ЗАДАНИЕ 1: Представьте все строки блока 1, приведенные ниже после исходного текста, в виде JSON-списка строковых значений, по одному значению на каждую строку. Пустые строки пропустите.

ИСХОДНЫЙ ТЕКСТ:
──────────────────────────────

Совсем иным образом обстояло дело ровно через сто лет после этих событий. В 1948 г. ряд стран Центральной и Восточной Европы резко повернул на социа-листический путь. Если события, происходившие в этих странах, в какой-то мере являлись революциями, то следует, наверное, признать, что были они не слишком масштабными. По сути дела, революцией в чистом виде, наверное, можно считать лишь то, что происходило в Югославии на протяжении Второй мировой войны, тогда как, скажем, события 1948 г. в Польше, Венгрии или Чехословакии больше напоминали левый государственный переворот, осуществленный при определяющей поддержке сталинского Советского Союза. Тем не менее события эти обусловили радикальную трансформацию политических и экономических систем восточноевропейских стран. Всюду сформировались тоталитарные режимы, ориентированные на построение социалистической экономики. В том числе в Югославии, на которую Сталин не мог оказать силовое воздействие. И это не удивительно, поскольку середина ХХ века была эпохой триумфального шествия по Европе социалистических идей, настраивавших общество на коренное переустройство политических и экономических систем. Значительная часть чехов, словаков, венгров, поляков и южнославянских народов склонялась к социализму, хотя, конечно, не слишком симпатизировала тоталитарной политической организации.
В общем, сильные предреволюционные противоречия могут порой сочетаться со слабой постреволюционной трансформацией режима, а слабые предреволюционные противоречия не исключают того, что постреволюционные изменения могут быть радикальными. В этом смысле надо сказать, возвращаясь к русской революции 1917 г., что напряженность противоречий, страшный и кровавый характер Гражданской войны не предопределяли жестко попадания в ту ловушку модернизации, в которую мы угодили. Разразись русская революция в иную эпоху, когда влияние социалистических идей было не столь значительным, крови и жертв могло бы быть столько же, но последствия для модернизации страны наверняка оказались бы совершенно иными.
Революция не простая, а перманентная
Чрезвычайно важным для понимания воздействия, оказанного русской революцией на модернизацию страны, является характер марксистских представлений о том, как в принципе может совершаться социалистическая революция.
Утвердившаяся в марксизме теория диалектики производительных сил и производственных отношений предполагала, что развитие капиталистической экономики на определенном этапе вступает в непримиримое противоречие с буржуазным государством и с самой системой буржуазной эксплуатации человека человеком. Согласно этой теории, в широких слоях рабочего класса растет понимание того, что капиталист присваивает часть продукта, созданного трудящимися, и это является вопиющей несправедливостью. По мере роста своего классового сознания рабочие стремятся коренным образом изменить ситуацию. Для этого пролетариат осуществляет революцию, в результате которой ликвидируется система частнособственнического предпринимательства. Капиталист исчезает, а весь произведенный рабочими продукт поступает в распоряжение общества. Согласно марксистской теории, подобная революция может произойти не в любой момент и не в любой стране, а только там и тогда, где и когда рабочий класс достаточно силен и сознателен. А это означает, что революция возможна лишь в по-настоящему развитых странах с высокой степенью индустриализации и урбанизации, где численность крестьянства резко сократилась, а численность рабочего класса возросла, где появились многонаселенные мегаполисы, в которых и разразятся революционные бои. Более того, поскольку (как показал опыт некоторых революций) терпящий поражение старый режим может получить военную поддержку со стороны соседних государств, необходимо международное объединение сил рабочих. Революция способна победить лишь в том случае, если она произойдет одновременно в ряде высокоразвитых государств, и, следовательно, буржуазия одних стран, поглощенная собственными заботами, не сможет оказать помощь буржуазии других стран. В качестве практического вывода из марксистской теории возник тезис о необходимости мировой революции (хотя на практике, конечно, предполагалось, что для победы рабочего класса достаточно достижения одновременного успеха не по всему свету, а лишь в нескольких крупных европейских государствах).

──────────────────────────────

ЗАДАНИЕ 2:
Ответьте на вопросы по исходному тексту:
(а) В каком году ряд стран Центральной и Восточной Европы резко повернул на социалистический путь?
(б) Что в исходном тексте названо революцией в чистом виде?
(в) Какой тезис возник в качестве практического вывода из марксистской теории?

──────────────────────────────

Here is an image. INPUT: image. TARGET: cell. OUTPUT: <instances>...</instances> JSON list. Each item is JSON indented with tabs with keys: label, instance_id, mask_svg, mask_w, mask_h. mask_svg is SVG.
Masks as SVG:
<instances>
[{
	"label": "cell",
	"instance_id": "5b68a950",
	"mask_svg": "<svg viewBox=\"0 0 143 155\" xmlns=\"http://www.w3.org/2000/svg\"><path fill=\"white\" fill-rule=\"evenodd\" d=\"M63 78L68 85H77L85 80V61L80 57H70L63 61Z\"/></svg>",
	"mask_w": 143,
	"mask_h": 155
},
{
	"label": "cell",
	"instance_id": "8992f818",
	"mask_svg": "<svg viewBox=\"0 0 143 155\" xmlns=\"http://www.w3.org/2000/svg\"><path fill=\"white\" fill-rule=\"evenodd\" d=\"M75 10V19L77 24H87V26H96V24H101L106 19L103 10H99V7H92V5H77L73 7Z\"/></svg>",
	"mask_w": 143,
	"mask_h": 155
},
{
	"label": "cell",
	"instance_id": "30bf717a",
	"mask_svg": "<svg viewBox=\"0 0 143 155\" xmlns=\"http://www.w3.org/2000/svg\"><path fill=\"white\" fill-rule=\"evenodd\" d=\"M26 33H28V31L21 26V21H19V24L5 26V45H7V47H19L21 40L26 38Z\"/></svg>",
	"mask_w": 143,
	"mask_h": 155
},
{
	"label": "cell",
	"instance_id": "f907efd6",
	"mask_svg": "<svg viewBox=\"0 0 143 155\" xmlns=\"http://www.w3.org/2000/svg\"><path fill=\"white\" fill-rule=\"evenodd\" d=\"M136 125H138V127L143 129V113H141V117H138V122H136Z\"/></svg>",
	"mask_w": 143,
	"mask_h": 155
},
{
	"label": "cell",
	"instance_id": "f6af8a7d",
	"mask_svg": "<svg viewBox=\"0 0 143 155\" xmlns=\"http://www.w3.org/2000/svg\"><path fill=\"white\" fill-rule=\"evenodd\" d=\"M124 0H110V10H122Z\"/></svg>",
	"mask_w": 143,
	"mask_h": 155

──────────────────────────────

ПОЛНОЕ РЕШЕНИЕ 1:
[
  "Here is an image. INPUT: image. TARGET: cell. OUTPUT: <instances>...</instances> JSON list. Each item is JSON indented with tabs with keys: label, instance_id, mask_svg, mask_w, mask_h. mask_svg is SVG.",
  "Masks as SVG:",
  "<instances>",
  "[{",
  "\t\"label\": \"cell\",",
  "\t\"instance_id\": \"5b68a950\",",
  "\t\"mask_svg\": \"<svg viewBox=\\\"0 0 143 155\\\" xmlns=\\\"http://www.w3.org/2000/svg\\\"><path fill=\\\"white\\\" fill-rule=\\\"evenodd\\\" d=\\\"M63 78L68 85H77L85 80V61L80 57H70L63 61Z\\\"/></svg>\",",
  "\t\"mask_w\": 143,",
  "\t\"mask_h\": 155",
  "},",
  "{",
  "\t\"label\": \"cell\",",
  "\t\"instance_id\": \"8992f818\",",
  "\t\"mask_svg\": \"<svg viewBox=\\\"0 0 143 155\\\" xmlns=\\\"http://www.w3.org/2000/svg\\\"><path fill=\\\"white\\\" fill-rule=\\\"evenodd\\\" d=\\\"M75 10V19L77 24H87V26H96V24H101L106 19L103 10H99V7H92V5H77L73 7Z\\\"/></svg>\",",
  "\t\"mask_w\": 143,",
  "\t\"mask_h\": 155",
  "},",
  "{",
  "\t\"label\": \"cell\",",
  "\t\"instance_id\": \"30bf717a\",",
  "\t\"mask_svg\": \"<svg viewBox=\\\"0 0 143 155\\\" xmlns=\\\"http://www.w3.org/2000/svg\\\"><path fill=\\\"white\\\" fill-rule=\\\"evenodd\\\" d=\\\"M26 33H28V31L21 26V21H19V24L5 26V45H7V47H19L21 40L26 38Z\\\"/></svg>\",",
  "\t\"mask_w\": 143,",
  "\t\"mask_h\": 155",
  "},",
  "{",
  "\t\"label\": \"cell\",",
  "\t\"instance_id\": \"f907efd6\",",
  "\t\"mask_svg\": \"<svg viewBox=\\\"0 0 143 155\\\" xmlns=\\\"http://www.w3.org/2000/svg\\\"><path fill=\\\"white\\\" fill-rule=\\\"evenodd\\\" d=\\\"M136 125H138V127L143 129V113H141V117H138V122H136Z\\\"/></svg>\",",
  "\t\"mask_w\": 143,",
  "\t\"mask_h\": 155",
  "},",
  "{",
  "\t\"label\": \"cell\",",
  "\t\"instance_id\": \"f6af8a7d\",",
  "\t\"mask_svg\": \"<svg viewBox=\\\"0 0 143 155\\\" xmlns=\\\"http://www.w3.org/2000/svg\\\"><path fill=\\\"white\\\" fill-rule=\\\"evenodd\\\" d=\\\"M124 0H110V10H122Z\\\"/></svg>\",",
  "\t\"mask_w\": 143,",
  "\t\"mask_h\": 155"
]

ПОЛНОЕ РЕШЕНИЕ 2:
(а) В 1948 г.
(б) Происходившее в Югославии на протяжении Второй мировой войны.
(в) Тезис о необходимости мировой революции.